It is further an insight of the described technology that labeling any information as completely correct makes the model sensitive to errors in such presumably correct information. Rather, according to the described technology, all information received as input for generating the model is treated as at least partly uncertain and such uncertainty is accounted for when generating the model. In particular, information relating to geographic positions may be received in several different manners, which may generally be quite reliable. However, according to the described technology, the model is generated by viewing the geographic positions as potentially incorrect and it is possible to generate a model wherein the model does not place the geographic position exactly according to the received information. This implies that the generated model is particularly robust.

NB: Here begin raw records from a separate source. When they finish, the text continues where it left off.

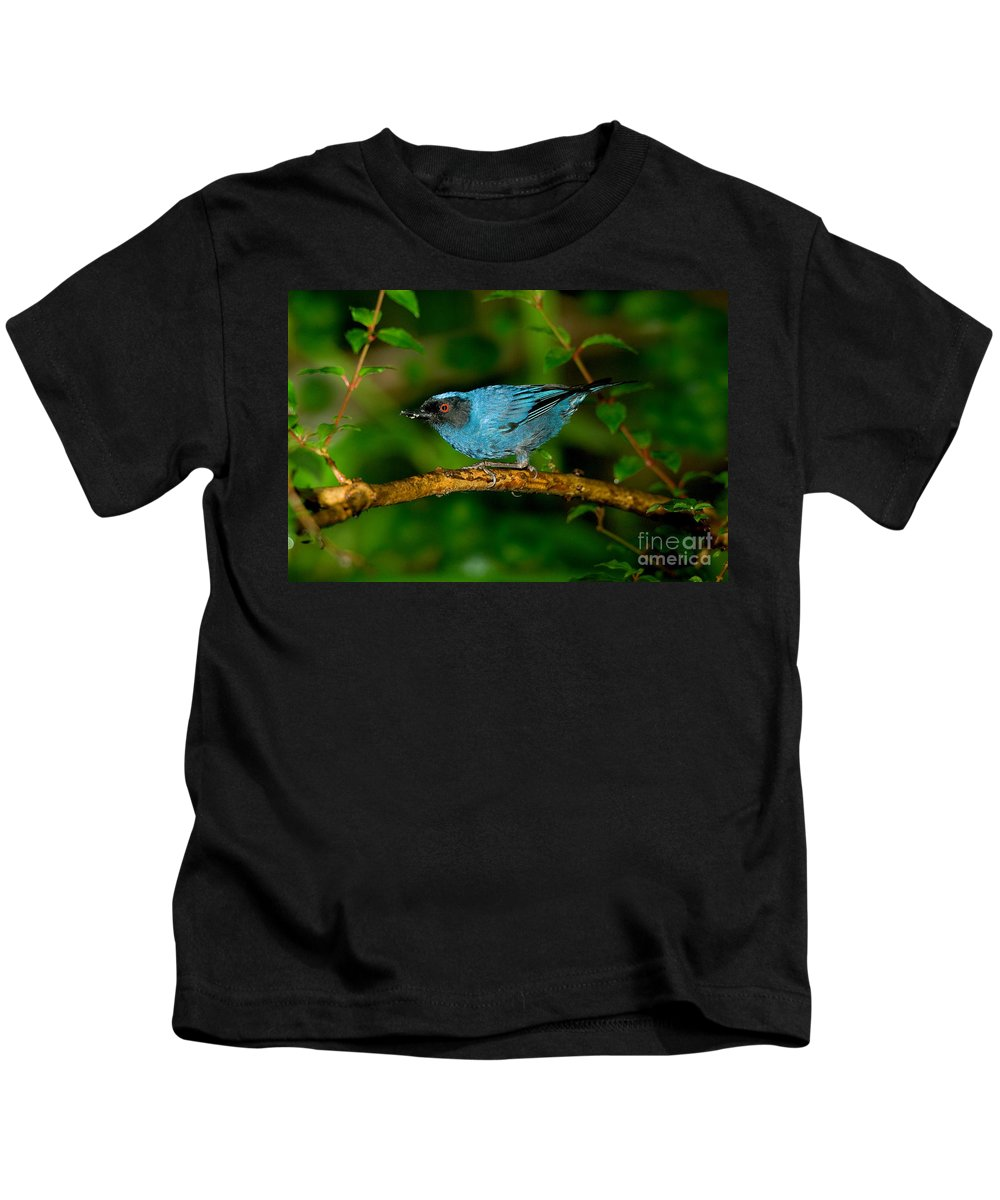 Fauna Kids T-Shirt featuring the photograph Masked Flower-piercer by Anthony Mercieca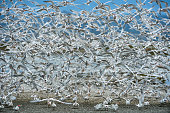 Large Flock of Tern Birds Flying En Masse From Feeding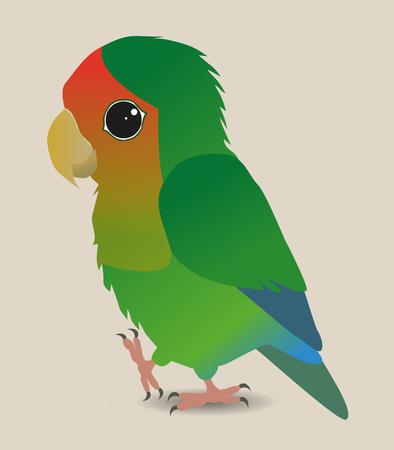 lovebird: Cute lovebird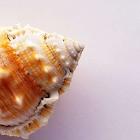海螺拼图 icon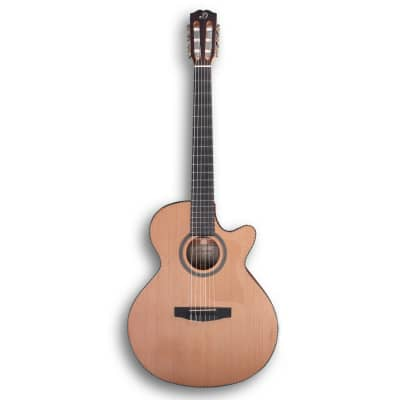 Dowina Rustica CLEC Hybryd Electro-Acoustic Guitar + Bag for sale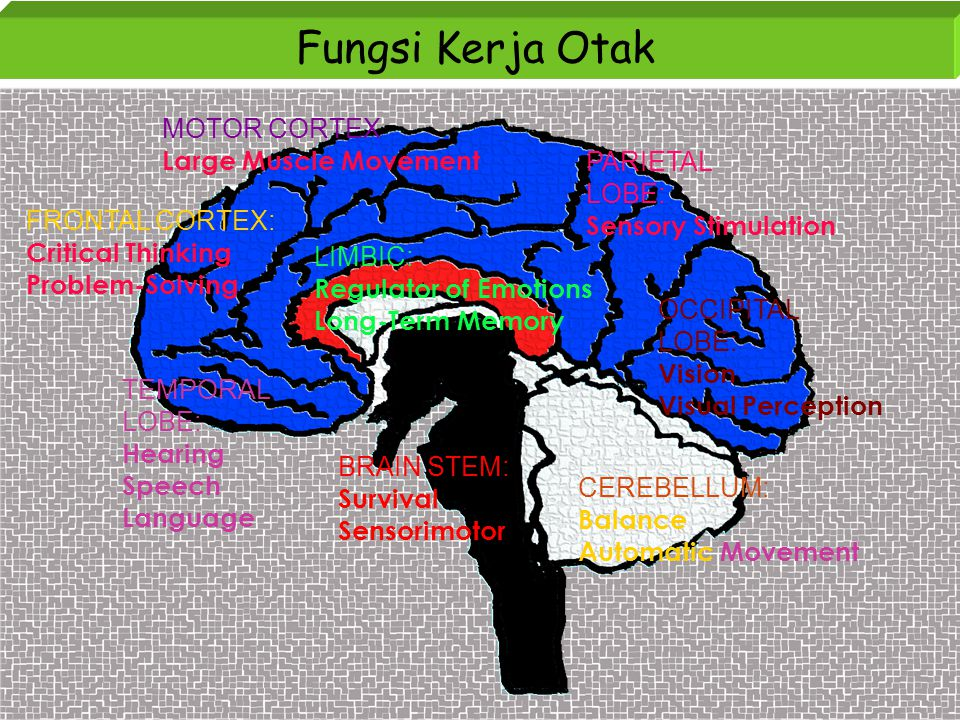 Fungsi Kerja Otak MOTOR CORTEX Large Muscle Movement FRONTAL CORTEX: Critical Thinking Problem-Solving LIMBIC: Regulator of Emotions Long-Term Memory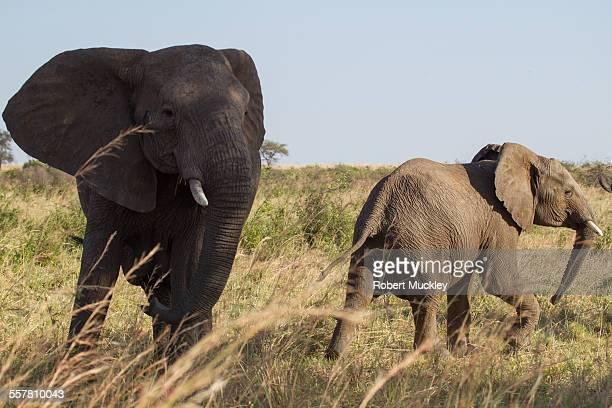Disturbed Elephants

As used herein, the term “distance-dependent measurement” should be construed as a measurement that gives some indication of a distance, even though it may not measure the distance directly. Rather, the measured quantity may be a quantity that is dependent on distance in some way. The measured quantity need not even be directly proportional to the distance and may even be non-linearly related to the distance. As further described below, the distance measurement may e.g. be based on a received power of a signal, i.e. a signal strength, or be based on a time of travel of a signal between a source and a receiving unit. Also, for the use of the distance-dependent measurement in determining of distance-dependent errors, a non-linear scale, such as a logarithmic scale, may be used. Thus, the distance-dependent measurement may e.g. be a logarithmic value of a distance-dependent quantity. This also implies that for small distances, an error in distance will have large effect.
The model of the environment may define the environment from the point of view of the type of information that is gathered to generate the model. Thus, where RF signals are used for distance-dependent measurements, the model of the environment represents RF signals that are emitted by the plurality of sources.
The sources may be any type of device that transmits a signal that may be received by a receiving unit. It may be particularly advantageous to use sources that are already in extensive used and placed in the environment to be modeled. In this regard, sources may therefore be Wi-Fi access points or Bluetooth beacons that are already frequently used. Of course, several different types of sources may be simultaneously used as input to the model. Also, base stations, such as Long-Term Evolution (LTE) pico base stations may constitute sources.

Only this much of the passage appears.